▸ EXERCISE INSTRUCTIONS: Translate this sentence from the article about violist Mark Holloway into Spanish: "Holloway said Dvorak, a Czech composer, wrote the 'American' Quartet while living in a Czech community in Iowa."

▸ DOCUMENT TEXT:
Violist Mark Holloway has travelled the world playing music – both as a freelance musician and as a member of the group “The Pacifica Quartet.”

Through his experience, Holloway has experienced many forms of collaboration and developed his sound.

“It’s amazing to meet different people, exchange ideas and then use your skills to match and come up with an interpretation, to really blend and show your individual personalities,” Holloway told 69 News reporter Patrick Gunn in an interview last week.

The Pacifica Quartet added the violist Holloway in 2018 – more than 20 years into its existence. Holloway loves the experience of performing chamber music ad hoc, but he appreciates the ability to delve into themes and pieces in more detail.

“You have lots of performances under your belt to sort of see how things change in the concert hall, see how audiences react,” Holloway said. “Something might feel good in a practice room or in our studios when we’re rehearsing, but you learn a lot when you’re playing on stage. The characters of thing, are they coming across from the stage, timings, cadences, articulation, are things being clear, heard clearly in the hall? It’s a much deeper dive.”

Holloway, a New York native, has roots in the Lehigh Valley through his mom who grew up in Phillipsburg, and his grandfather worked at Lafayette College. He says she still pays attention to who’s going to win the big [Lehigh vs. Lafayette] football game.

He’s performed with the chamber group the Pacifica Quartet since 2017 and has taken his experience traveling the globe and seeing the country through its music, and he’s about to share this story at Kutztown University.

Kutztown continued its concert series for the year with a look at America’s history through music. The Pacifica Quartet brought their decades of experiencing scoring the highs and lows of the American Experiment to Schaeffer Auditorium this week and hope to connect with audiences over their string music as they reflect on our country’s 250th birthday through song.

The Quartet performed works of three artists: Antonin Dvorak, Charles Ives, and Erich Wolfgang Korngold. Two of those composers – Dvorak and Korngold – were not born in America, yet their works capture American sensibilities along with the impact immigrants have on our culture.

“It’s just kind of a snapshot of different voices that were creating music in America or American voices and I think there’s a great contrast between them even though timewise there’s not a huge difference in 20 or 30 years perhaps,” Holloway said.

Holloway said Dvorak, a Czech composer, wrote the “American” Quartet while living in a Czech community in Iowa. Holloway credited the strength of the piece – and how much fun it is to perform – to its inspiration. That would be music by Native Americans, African Americans, folk songs, and sounds in nature.

▸ LISTED ENTRIES:
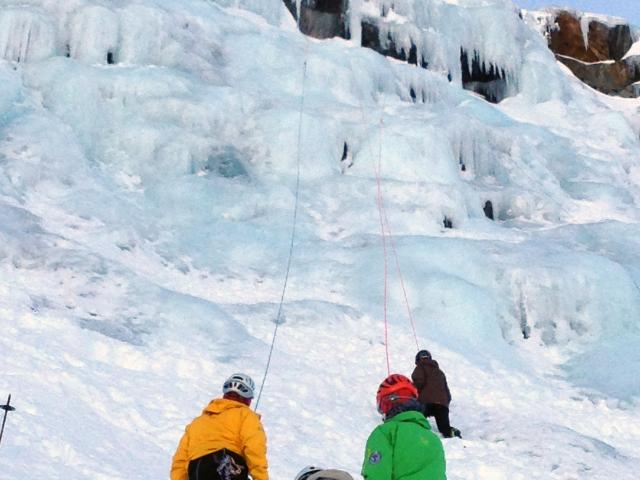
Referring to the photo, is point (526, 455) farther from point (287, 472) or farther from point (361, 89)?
point (361, 89)

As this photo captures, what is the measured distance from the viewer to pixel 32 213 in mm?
12664

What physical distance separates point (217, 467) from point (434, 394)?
553cm

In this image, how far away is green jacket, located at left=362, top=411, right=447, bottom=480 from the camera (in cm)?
336

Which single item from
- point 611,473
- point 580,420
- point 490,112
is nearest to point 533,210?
point 490,112

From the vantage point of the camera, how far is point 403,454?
3363mm

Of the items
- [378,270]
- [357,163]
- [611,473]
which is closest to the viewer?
[611,473]

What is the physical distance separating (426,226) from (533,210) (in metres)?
4.99

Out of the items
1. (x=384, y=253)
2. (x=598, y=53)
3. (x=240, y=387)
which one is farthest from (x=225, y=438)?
(x=598, y=53)

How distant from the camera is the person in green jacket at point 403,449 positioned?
3.36m

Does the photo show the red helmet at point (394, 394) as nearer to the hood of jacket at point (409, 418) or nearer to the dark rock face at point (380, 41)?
the hood of jacket at point (409, 418)

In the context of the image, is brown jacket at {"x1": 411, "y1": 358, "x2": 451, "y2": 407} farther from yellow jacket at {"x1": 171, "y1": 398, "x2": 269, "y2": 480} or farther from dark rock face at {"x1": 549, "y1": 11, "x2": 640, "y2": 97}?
dark rock face at {"x1": 549, "y1": 11, "x2": 640, "y2": 97}

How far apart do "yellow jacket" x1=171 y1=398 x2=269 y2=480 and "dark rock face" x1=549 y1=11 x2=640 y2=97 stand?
125 ft

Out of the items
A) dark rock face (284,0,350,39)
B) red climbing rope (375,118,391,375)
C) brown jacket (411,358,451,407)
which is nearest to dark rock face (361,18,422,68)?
dark rock face (284,0,350,39)

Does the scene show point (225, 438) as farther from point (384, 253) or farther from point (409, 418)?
point (384, 253)
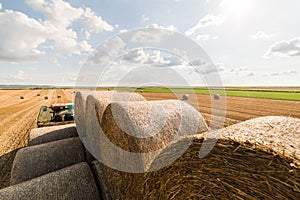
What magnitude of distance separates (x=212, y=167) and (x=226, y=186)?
144 mm

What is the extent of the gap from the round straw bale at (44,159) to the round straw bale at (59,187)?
791 mm

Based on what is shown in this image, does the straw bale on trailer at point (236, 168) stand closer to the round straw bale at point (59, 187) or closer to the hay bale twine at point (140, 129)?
the hay bale twine at point (140, 129)

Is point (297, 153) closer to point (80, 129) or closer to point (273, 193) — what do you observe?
point (273, 193)

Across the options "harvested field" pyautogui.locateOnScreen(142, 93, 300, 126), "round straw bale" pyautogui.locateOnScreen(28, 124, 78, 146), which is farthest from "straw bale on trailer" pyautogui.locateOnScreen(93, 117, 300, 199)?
"harvested field" pyautogui.locateOnScreen(142, 93, 300, 126)

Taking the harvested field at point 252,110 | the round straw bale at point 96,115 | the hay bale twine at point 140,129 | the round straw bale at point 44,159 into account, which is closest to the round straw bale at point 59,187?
the hay bale twine at point 140,129

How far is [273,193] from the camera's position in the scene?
100 cm

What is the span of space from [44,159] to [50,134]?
1.45m

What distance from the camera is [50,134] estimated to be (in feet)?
14.4

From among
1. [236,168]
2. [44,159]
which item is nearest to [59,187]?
[44,159]

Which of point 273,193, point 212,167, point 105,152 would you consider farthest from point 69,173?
point 273,193

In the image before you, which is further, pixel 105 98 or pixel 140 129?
pixel 105 98

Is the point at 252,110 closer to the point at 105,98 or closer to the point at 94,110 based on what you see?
the point at 105,98

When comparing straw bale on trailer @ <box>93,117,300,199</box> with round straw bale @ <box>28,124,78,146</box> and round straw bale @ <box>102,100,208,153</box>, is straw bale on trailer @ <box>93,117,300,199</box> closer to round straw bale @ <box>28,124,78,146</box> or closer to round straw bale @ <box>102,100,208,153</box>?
round straw bale @ <box>102,100,208,153</box>

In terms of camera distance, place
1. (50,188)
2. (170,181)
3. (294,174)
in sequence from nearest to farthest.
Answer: (294,174) < (170,181) < (50,188)
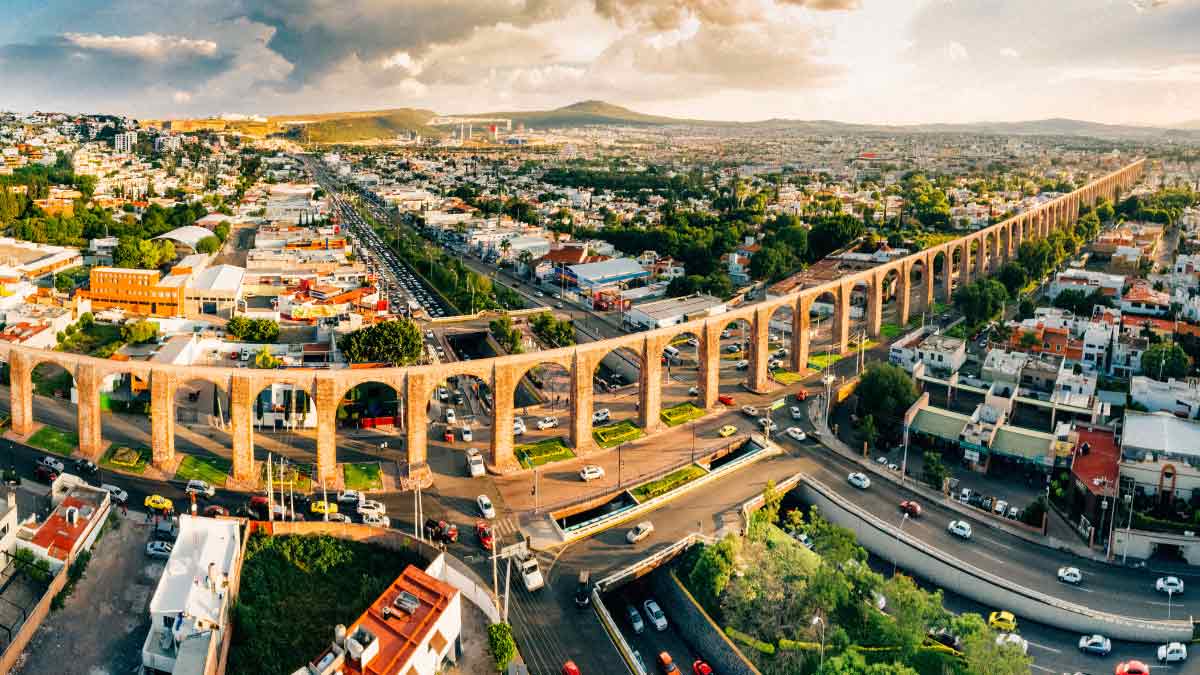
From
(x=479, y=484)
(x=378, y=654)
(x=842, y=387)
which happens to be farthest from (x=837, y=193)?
(x=378, y=654)

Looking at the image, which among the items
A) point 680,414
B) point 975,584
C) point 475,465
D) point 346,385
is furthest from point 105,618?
point 975,584

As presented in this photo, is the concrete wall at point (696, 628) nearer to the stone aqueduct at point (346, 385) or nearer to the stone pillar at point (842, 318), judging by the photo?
the stone aqueduct at point (346, 385)

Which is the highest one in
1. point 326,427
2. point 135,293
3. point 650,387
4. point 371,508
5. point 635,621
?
point 135,293

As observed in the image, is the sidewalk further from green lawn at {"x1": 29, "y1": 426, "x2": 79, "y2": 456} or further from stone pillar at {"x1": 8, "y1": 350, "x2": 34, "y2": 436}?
stone pillar at {"x1": 8, "y1": 350, "x2": 34, "y2": 436}

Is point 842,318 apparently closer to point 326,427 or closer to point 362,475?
point 362,475

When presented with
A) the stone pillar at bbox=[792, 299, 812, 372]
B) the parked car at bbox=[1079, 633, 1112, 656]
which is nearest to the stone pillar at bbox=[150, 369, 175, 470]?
the stone pillar at bbox=[792, 299, 812, 372]

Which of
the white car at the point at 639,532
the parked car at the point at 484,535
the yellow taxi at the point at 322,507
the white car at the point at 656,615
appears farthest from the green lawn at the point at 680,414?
the yellow taxi at the point at 322,507
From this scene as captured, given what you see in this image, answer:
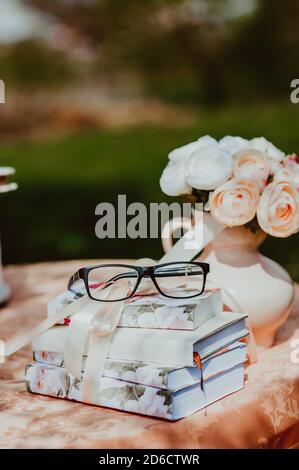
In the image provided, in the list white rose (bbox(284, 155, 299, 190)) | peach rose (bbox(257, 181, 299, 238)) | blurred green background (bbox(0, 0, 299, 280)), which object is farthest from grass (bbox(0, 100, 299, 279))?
peach rose (bbox(257, 181, 299, 238))

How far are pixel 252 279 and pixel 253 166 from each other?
0.23 metres

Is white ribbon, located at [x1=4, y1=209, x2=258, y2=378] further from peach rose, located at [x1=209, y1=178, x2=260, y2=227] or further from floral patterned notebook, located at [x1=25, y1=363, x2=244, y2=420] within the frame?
peach rose, located at [x1=209, y1=178, x2=260, y2=227]

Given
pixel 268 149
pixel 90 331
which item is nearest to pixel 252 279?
pixel 268 149

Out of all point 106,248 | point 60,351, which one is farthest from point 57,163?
point 60,351

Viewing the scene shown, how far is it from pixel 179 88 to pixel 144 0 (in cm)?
96

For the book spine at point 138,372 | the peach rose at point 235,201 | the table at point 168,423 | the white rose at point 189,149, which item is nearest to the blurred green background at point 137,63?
the white rose at point 189,149

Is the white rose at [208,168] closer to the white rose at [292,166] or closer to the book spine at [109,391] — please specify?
the white rose at [292,166]

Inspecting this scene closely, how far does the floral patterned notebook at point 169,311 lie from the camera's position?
1.05 metres

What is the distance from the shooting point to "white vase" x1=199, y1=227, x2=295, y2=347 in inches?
51.4

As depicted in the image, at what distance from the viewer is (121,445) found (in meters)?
0.98

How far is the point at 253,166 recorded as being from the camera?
1.27 metres

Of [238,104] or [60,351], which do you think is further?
[238,104]

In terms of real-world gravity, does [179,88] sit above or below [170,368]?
above
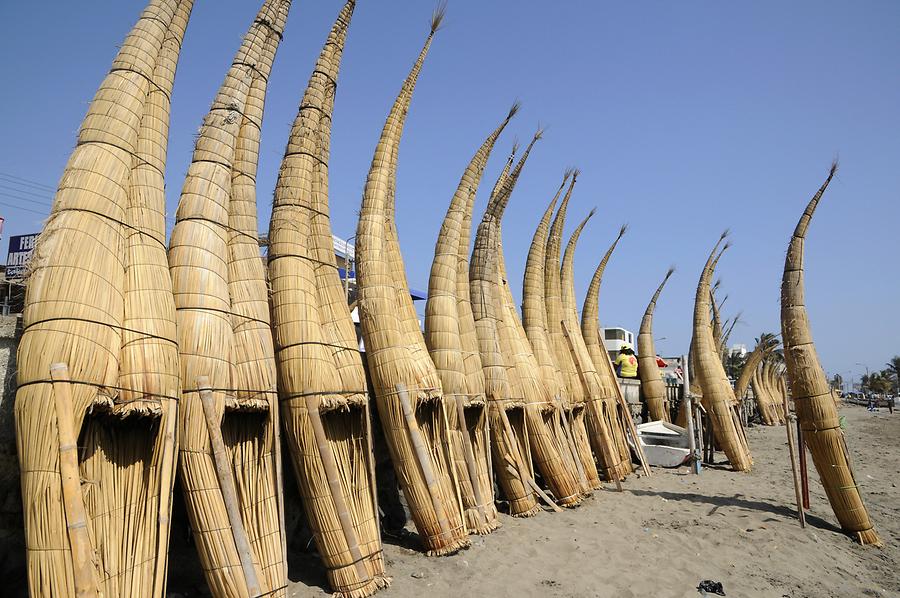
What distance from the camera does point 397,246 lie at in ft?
23.6

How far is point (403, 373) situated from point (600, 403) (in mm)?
5567

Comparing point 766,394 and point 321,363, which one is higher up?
point 766,394

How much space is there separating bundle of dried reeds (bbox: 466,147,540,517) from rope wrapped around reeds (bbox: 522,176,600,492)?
908 millimetres

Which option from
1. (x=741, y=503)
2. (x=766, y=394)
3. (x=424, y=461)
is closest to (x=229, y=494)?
(x=424, y=461)

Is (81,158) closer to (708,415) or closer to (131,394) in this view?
(131,394)

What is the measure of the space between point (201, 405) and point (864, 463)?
15346 mm

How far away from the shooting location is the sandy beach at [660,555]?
5301mm

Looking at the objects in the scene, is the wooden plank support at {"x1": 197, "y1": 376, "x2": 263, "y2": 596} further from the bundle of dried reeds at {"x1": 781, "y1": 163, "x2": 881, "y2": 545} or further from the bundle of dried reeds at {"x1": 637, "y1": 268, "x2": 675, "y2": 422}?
the bundle of dried reeds at {"x1": 637, "y1": 268, "x2": 675, "y2": 422}

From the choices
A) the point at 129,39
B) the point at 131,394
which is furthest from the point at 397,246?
the point at 131,394

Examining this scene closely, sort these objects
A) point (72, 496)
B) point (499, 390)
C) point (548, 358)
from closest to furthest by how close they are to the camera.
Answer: point (72, 496) → point (499, 390) → point (548, 358)

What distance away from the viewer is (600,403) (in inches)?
411

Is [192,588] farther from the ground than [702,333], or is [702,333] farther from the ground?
[702,333]

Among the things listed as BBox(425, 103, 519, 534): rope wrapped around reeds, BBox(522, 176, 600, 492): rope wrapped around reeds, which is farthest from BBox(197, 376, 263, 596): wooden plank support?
BBox(522, 176, 600, 492): rope wrapped around reeds

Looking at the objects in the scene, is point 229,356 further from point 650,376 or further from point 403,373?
point 650,376
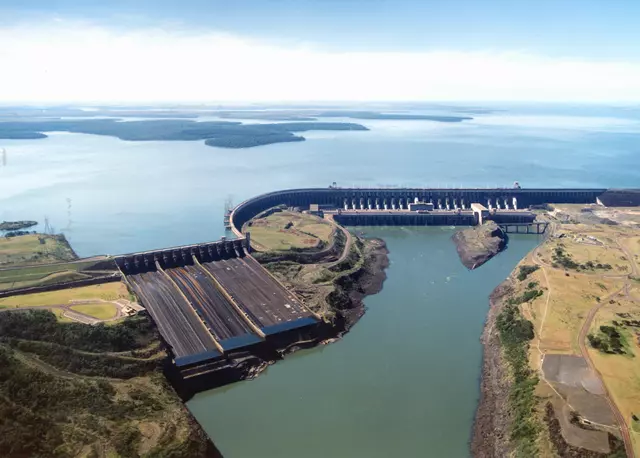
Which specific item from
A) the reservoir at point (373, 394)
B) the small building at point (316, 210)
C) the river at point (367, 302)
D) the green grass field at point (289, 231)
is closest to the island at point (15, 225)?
the river at point (367, 302)

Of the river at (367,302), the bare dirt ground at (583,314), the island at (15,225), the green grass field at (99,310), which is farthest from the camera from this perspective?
the island at (15,225)

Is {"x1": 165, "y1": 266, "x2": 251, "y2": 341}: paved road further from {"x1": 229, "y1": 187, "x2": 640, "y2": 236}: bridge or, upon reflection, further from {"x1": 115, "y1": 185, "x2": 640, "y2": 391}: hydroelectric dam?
{"x1": 229, "y1": 187, "x2": 640, "y2": 236}: bridge

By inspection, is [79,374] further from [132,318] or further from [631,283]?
[631,283]

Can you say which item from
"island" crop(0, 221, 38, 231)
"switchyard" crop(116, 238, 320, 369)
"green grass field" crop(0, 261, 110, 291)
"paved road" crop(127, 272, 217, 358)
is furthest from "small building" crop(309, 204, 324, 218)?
"island" crop(0, 221, 38, 231)

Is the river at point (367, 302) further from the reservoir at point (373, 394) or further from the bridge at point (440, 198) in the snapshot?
the bridge at point (440, 198)

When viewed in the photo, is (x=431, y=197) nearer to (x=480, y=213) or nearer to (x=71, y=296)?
(x=480, y=213)
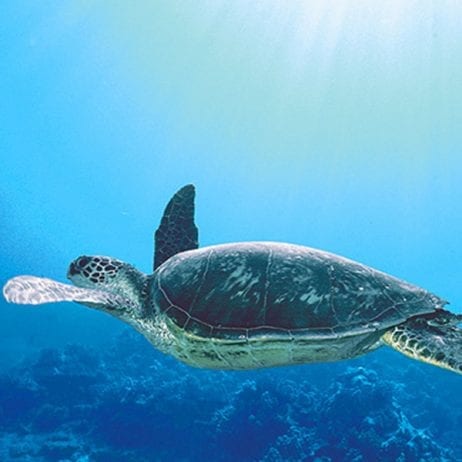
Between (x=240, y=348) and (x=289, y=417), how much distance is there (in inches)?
398

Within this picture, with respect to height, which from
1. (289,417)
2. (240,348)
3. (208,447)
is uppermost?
(240,348)

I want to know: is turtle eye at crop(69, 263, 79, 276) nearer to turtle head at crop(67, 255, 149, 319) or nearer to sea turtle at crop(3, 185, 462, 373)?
turtle head at crop(67, 255, 149, 319)

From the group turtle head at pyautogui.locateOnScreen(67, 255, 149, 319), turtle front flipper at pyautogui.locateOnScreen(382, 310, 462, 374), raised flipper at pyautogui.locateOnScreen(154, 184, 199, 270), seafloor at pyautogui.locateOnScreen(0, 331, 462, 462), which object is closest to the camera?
turtle front flipper at pyautogui.locateOnScreen(382, 310, 462, 374)

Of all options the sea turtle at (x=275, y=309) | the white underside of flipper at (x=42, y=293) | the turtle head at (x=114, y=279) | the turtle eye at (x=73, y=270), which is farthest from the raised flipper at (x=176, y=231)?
the white underside of flipper at (x=42, y=293)

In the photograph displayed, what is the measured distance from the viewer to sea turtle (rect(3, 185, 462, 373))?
12.0ft

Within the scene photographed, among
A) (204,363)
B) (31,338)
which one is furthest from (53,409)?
(31,338)

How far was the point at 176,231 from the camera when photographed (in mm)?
6316

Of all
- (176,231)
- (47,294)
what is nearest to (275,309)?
(47,294)

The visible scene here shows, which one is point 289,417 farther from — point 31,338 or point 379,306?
point 31,338

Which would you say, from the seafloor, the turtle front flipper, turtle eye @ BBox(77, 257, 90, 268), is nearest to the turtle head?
turtle eye @ BBox(77, 257, 90, 268)

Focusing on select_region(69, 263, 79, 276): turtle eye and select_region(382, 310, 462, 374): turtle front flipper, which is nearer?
select_region(382, 310, 462, 374): turtle front flipper

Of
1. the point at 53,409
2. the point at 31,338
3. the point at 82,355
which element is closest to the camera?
the point at 53,409

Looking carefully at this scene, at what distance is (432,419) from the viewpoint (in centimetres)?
1634

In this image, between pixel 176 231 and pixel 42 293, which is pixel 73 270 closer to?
pixel 42 293
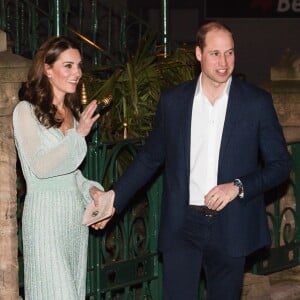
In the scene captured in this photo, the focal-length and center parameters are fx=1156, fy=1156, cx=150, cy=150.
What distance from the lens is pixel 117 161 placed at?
7.98 metres

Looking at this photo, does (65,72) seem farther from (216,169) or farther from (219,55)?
(216,169)

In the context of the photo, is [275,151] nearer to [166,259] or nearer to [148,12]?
[166,259]

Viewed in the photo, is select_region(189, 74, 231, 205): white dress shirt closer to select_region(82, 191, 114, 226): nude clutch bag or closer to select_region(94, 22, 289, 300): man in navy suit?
select_region(94, 22, 289, 300): man in navy suit

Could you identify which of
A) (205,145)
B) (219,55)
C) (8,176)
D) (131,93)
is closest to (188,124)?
(205,145)

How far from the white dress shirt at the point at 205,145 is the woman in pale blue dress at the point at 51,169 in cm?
58

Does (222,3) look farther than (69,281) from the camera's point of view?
Yes

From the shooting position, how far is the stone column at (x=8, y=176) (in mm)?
6839

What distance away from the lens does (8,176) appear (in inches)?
273

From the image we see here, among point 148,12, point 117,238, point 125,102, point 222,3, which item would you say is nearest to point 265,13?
point 222,3

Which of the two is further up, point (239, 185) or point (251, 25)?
point (239, 185)

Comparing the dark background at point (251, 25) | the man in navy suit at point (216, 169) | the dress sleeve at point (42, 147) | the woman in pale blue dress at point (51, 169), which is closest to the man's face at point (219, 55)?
the man in navy suit at point (216, 169)

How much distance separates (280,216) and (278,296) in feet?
2.02

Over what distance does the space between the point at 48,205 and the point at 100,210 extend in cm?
39

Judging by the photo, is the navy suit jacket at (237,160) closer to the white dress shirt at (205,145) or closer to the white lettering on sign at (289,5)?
the white dress shirt at (205,145)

▸ EXERCISE ANSWER: Holloway dijo que Dvorak, un compositor checo, escribió el Cuarteto «Americano» mientras vivía en una comunidad checa en Iowa.